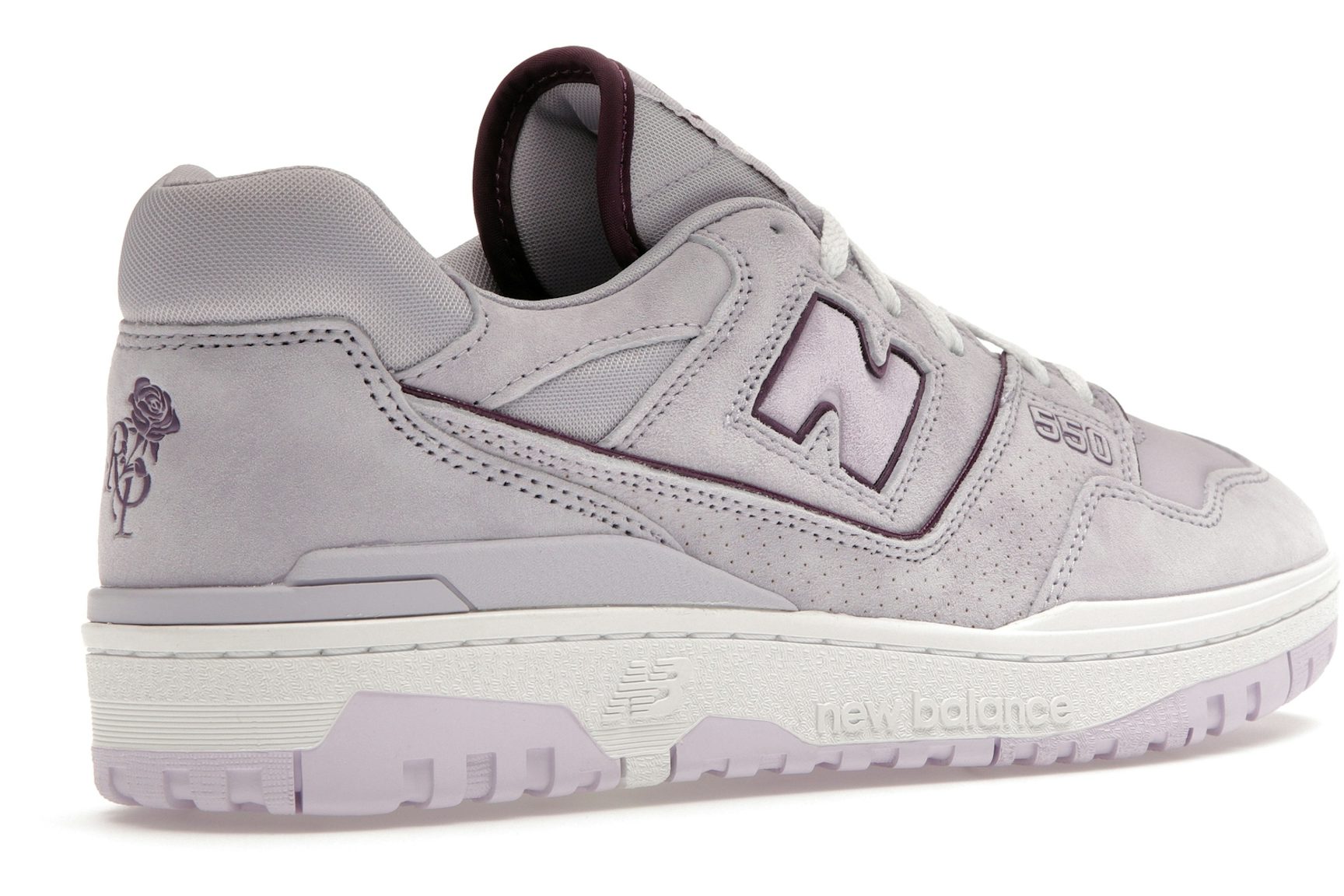 New Balance 550 Rich Paul Forever Yours-4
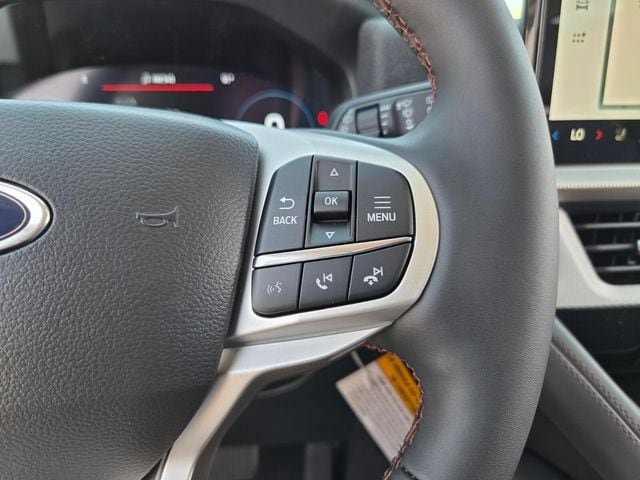 New 2026 Ford Explorer Active w/ Active Comfort Package RWD image 21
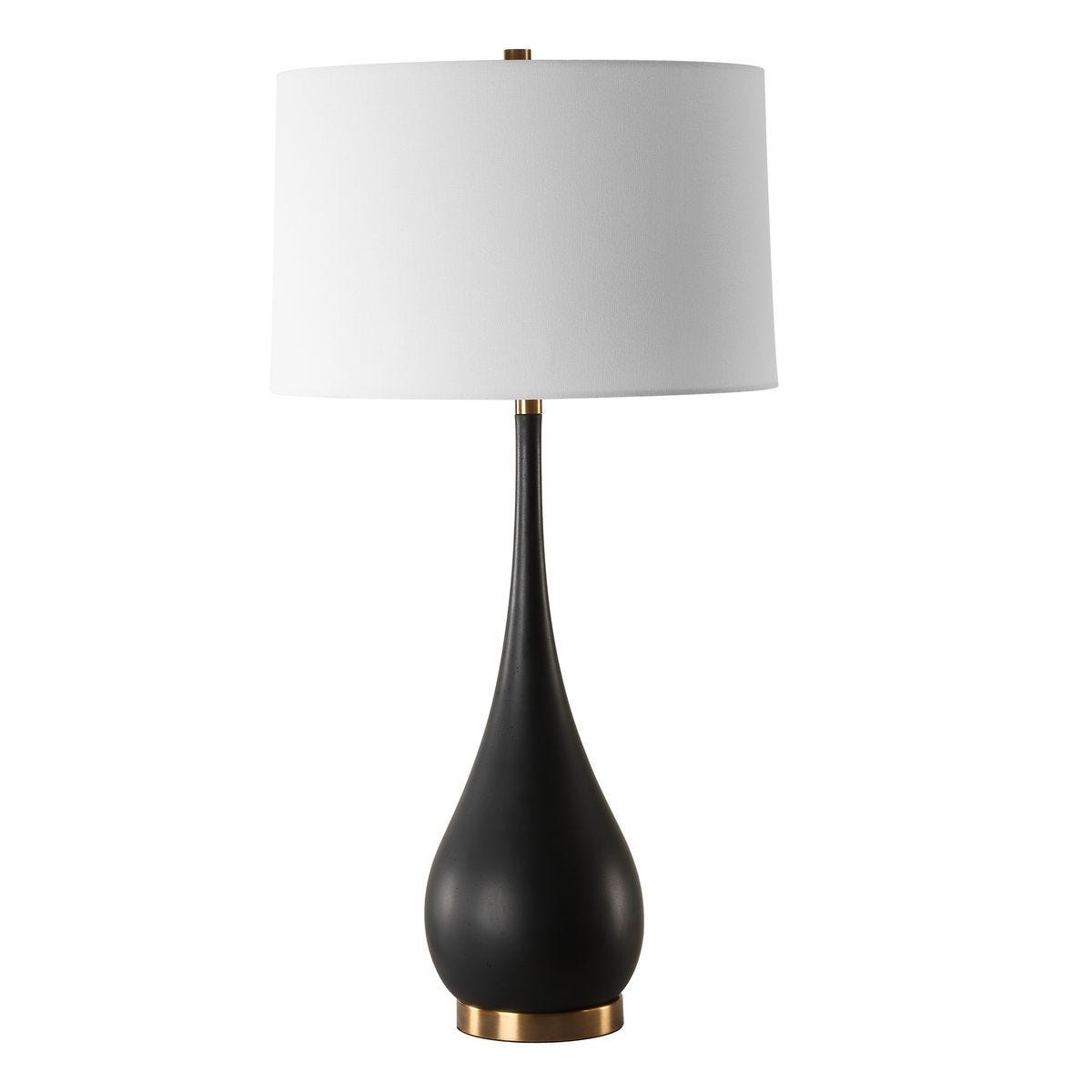 Nocturnal Table Lamp - stylish lamp for bedside tables | Image 4 | InSTYLE Home & Rugs
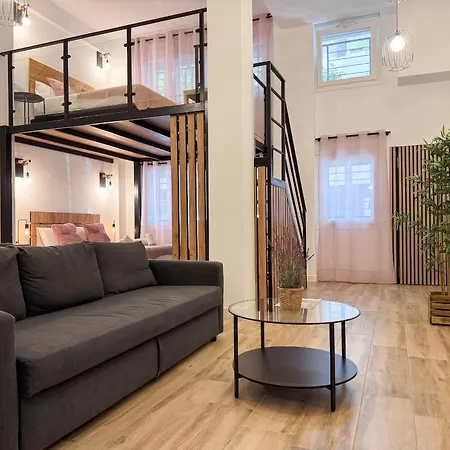 Loft Puerta Almodovar *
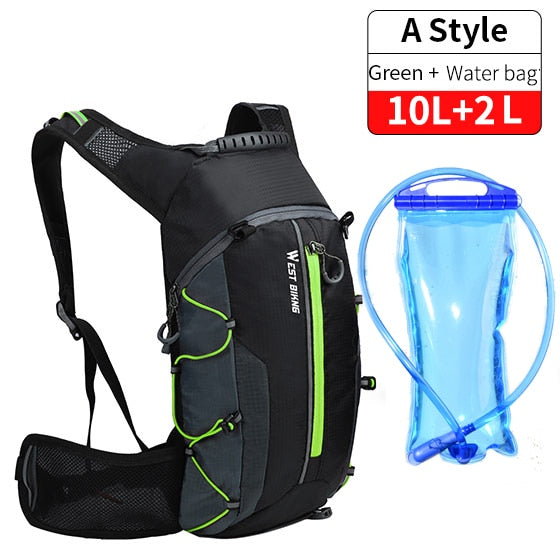 Portable Waterproof Sports Bag MTB Road Bike Cycling - BestShop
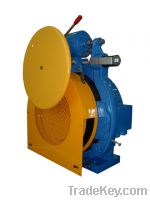 Sell Elevator Traction Machine (WTD1-630-175)
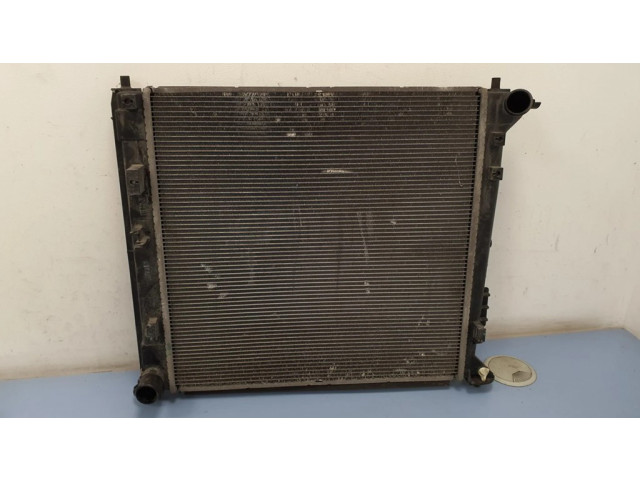 Радиатор охлаждающей жидкости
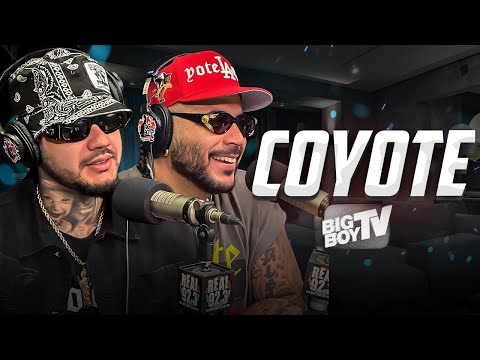 LA Rappers Coyote Cosigned by B Real - Ab-Soul - Shaq & More - LA Hip Hop Culture - Interview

☆ ☆ ☆

### Try it
Copy the material from its first line through the line containing "Радиатор охлаждающей жидкости", word for word, both ends included. Give only the caption text and leave out the pictures.

### Response area
 New Balance 550 Rich Paul Forever Yours-4
 New 2026 Ford Explorer Active w/ Active Comfort Package RWD image 21
 Nocturnal Table Lamp - stylish lamp for bedside tables | Image 4 | InSTYLE Home & Rugs
 Loft Puerta Almodovar *
 Portable Waterproof Sports Bag MTB Road Bike Cycling - BestShop
 Sell Elevator Traction Machine (WTD1-630-175)
 Радиатор охлаждающей жидкости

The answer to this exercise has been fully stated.